**Document excerpt:**
Re: [PATCH 0/1] mm: restore full accuracy in COW page reuse
From: David Hildenbrand
Date: Fri Jan 15 2021 - 04:01:17 EST
On 10.01.21 01:44, Andrea Arcangeli wrote:
> Hello Andrew and everyone,
>
> Once we agree that COW page reuse requires full accuracy, the next
> step is to re-apply 17839856fd588f4ab6b789f482ed3ffd7c403e1f and to
> return going in that direction.
After stumbling over the heated discussion around this, I wanted to
understand the details and the different opinions. I tried to summarize
in my simple words (bear with me) what happened and how I think we can
proceed from here. Maybe that helps.
====
What happened:
1) We simplified handling of faults on write-protected pages (page table
entries): we changed the logic when we can reuse a page ("simply
unprotecting it"), and when we have to copy it instead (COW). The
essence of the simplification is, that we only reuse a page if we are
the only single user of the page, meaning page_count(page) == 1, and the
page is mapped into a single process (page_mapcount(page) == 1);
otherwise we copy it. Simple.
2) The old code was complicated and there are GUP (e.g., RDMA, VFIO)
cases that were broken in various ways in the old code already: most
prominently fork(). As one example, it would have been possible for
mprotect(READ) memory to still get modified by GUP users like RDMA.
Write protection (AFAIU via any mechanism) after GUP pinned a page was
not effective; the page was not copied.
3) Speculative pagecache reference can temporarily bump up the
page_count(page), resulting in false positives. We could see
page_count(page) > 1, although we're the single instance that actually
uses a page. In the simplified code, we might copy a page although not
necessary (I cannot tell how often that actually happens).
4) clear_refs(4) ("measure approximately how much memory a process is
using"), uffd-wp (let's call it "lightweight write-protection, handling
the actual fault in user space"), and mprotect(READ) all write-protect
page table entries to generate faults on next write access. With the
simplified code, we will COW whenever we find the page_count(page) > 1.
The simplification seemed to regress clear_refs and uffdio-wp code
(AFAIU in case of uffd-wp, it results in memory corruption). But looks
like we can mostly fix it by adding more extensive locking.
5) Mechanisms like GUP (AFAIU including Direct I/O) also takes
references on pages, increasing page_count(). With the simplification,
we might now end up copying a page, although there is "somewhat" only a
single user/"process" involved.
One example is RDMA: if we read memory using RDMA and mprotect(READ)
such memory, we might end up copying the underlying page on the next
write: suddenly, RDMA is disconnected and will no longer read what is
getting written. Not to mention, we consume more memory. AFAIU, other
examples include direct I/O (e.g., write() with O_DIRECT).

Records from a data source
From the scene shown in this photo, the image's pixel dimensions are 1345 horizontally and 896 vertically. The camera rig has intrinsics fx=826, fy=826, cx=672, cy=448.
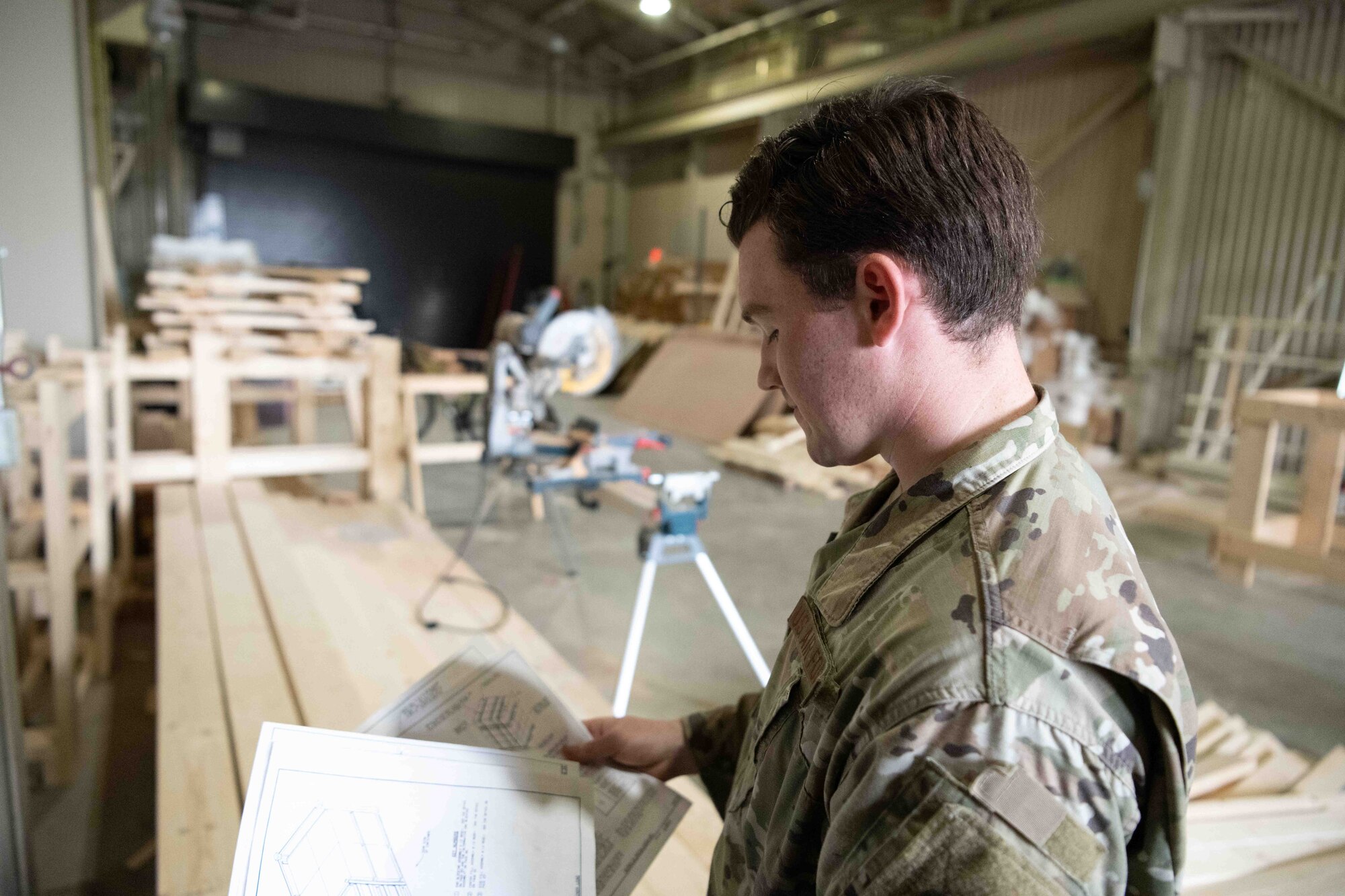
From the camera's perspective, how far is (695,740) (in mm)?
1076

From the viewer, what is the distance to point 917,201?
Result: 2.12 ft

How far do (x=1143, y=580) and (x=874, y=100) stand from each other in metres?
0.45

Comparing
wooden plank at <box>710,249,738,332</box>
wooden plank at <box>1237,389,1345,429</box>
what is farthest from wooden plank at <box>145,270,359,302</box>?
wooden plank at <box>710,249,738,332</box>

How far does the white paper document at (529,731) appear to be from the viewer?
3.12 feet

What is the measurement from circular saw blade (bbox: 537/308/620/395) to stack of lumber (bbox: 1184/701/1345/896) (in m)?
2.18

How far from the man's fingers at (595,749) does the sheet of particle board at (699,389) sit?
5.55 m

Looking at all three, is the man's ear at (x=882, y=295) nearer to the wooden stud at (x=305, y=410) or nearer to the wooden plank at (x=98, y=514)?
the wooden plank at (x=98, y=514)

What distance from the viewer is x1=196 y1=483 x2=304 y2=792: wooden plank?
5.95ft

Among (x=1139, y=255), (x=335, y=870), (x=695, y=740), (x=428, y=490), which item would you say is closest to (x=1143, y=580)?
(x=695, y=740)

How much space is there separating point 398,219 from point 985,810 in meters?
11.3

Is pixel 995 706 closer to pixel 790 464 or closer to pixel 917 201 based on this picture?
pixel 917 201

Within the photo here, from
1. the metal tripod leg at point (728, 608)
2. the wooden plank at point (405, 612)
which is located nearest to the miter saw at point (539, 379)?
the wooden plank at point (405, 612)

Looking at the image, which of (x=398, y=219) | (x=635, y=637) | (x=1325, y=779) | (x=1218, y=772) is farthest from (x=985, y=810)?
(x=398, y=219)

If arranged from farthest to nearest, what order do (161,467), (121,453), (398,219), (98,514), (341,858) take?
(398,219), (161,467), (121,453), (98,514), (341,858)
...
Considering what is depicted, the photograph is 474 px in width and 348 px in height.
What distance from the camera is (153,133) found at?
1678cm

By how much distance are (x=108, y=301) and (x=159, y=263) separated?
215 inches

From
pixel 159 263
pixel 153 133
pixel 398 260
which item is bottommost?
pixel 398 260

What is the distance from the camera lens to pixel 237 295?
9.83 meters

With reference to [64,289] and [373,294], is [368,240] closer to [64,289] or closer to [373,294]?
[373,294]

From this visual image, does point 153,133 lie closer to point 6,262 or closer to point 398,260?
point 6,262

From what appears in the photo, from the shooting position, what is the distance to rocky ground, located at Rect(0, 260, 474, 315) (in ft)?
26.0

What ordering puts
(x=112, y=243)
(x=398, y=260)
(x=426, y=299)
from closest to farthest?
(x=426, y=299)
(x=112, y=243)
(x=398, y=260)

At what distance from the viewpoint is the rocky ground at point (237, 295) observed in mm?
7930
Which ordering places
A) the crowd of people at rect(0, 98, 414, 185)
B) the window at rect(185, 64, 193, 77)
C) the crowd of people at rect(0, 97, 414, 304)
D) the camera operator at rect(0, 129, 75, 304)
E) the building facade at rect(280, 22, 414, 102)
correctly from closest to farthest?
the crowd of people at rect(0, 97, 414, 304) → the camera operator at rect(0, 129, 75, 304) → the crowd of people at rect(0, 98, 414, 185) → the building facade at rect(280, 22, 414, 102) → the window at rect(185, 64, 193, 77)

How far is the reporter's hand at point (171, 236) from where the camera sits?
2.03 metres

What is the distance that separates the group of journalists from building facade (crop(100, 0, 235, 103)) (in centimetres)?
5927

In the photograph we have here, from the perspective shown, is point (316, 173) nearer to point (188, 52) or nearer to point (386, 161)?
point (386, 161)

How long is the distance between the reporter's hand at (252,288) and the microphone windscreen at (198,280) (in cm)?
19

**Parts of the exercise:**
[1] Answer these questions about the reply on COW page reuse:
(a) Under the simplified code, which two conditions must hold for a page to be reused instead of copied?
(b) What can temporarily bump up page_count(page) and cause false positives?
(c) Which case broken in the old code does the reply name as the most prominent?
[2] List every mechanism that the reply on COW page reuse names as write-protecting page table entries to generate faults on the next write access.
[3] Pick up the reply on COW page reuse after its last sentence and continue writing it.

**Task-by-task results:**
[1]
(a) page_count(page) == 1 and page_mapcount(page) == 1
(b) A speculative pagecache reference
(c) fork()

[2]
- clear_refs(4)
- uffd-wp
- mprotect(READ)

[3]
AFAIU, a more extreme case is probably VFIO: A VM with VFIO (e.g.,
passthrough of a PCI device) can essentially be corrupted by "echo 4 >
/proc/[pid]/clear_refs".
6) While some people think it is okay to break GUP further, as it is
already broken in various other ways, other people think this is
changing something that used to work (AFAIU a user-visible change) with
little benefit.
7) There is no easy way to detect if a page really was pinned: we might
have false positives. Further, there is no way to distinguish if it was
pinned with FOLL_WRITE or not (R vs R/W). To perform reliable tracking
we most probably would need more counters, which we cannot fit into
struct page. (AFAIU, for huge pages it's easier).
However, AFAIU, even being able to detect if (and how) a page was pinned
would not completely help to solve the puzzle.
8) We have a vmsplice security issue that has to be fixed by touching
the code in question. A forked child process can read memory content of
its parent, which was modified by the parent after fork. AFAIU, the fix
will further lock us in into the direction of the code we are heading.
9) The simplification is part of v5.10, which is a LTS release. AFAIU,
that one needs fixing, too.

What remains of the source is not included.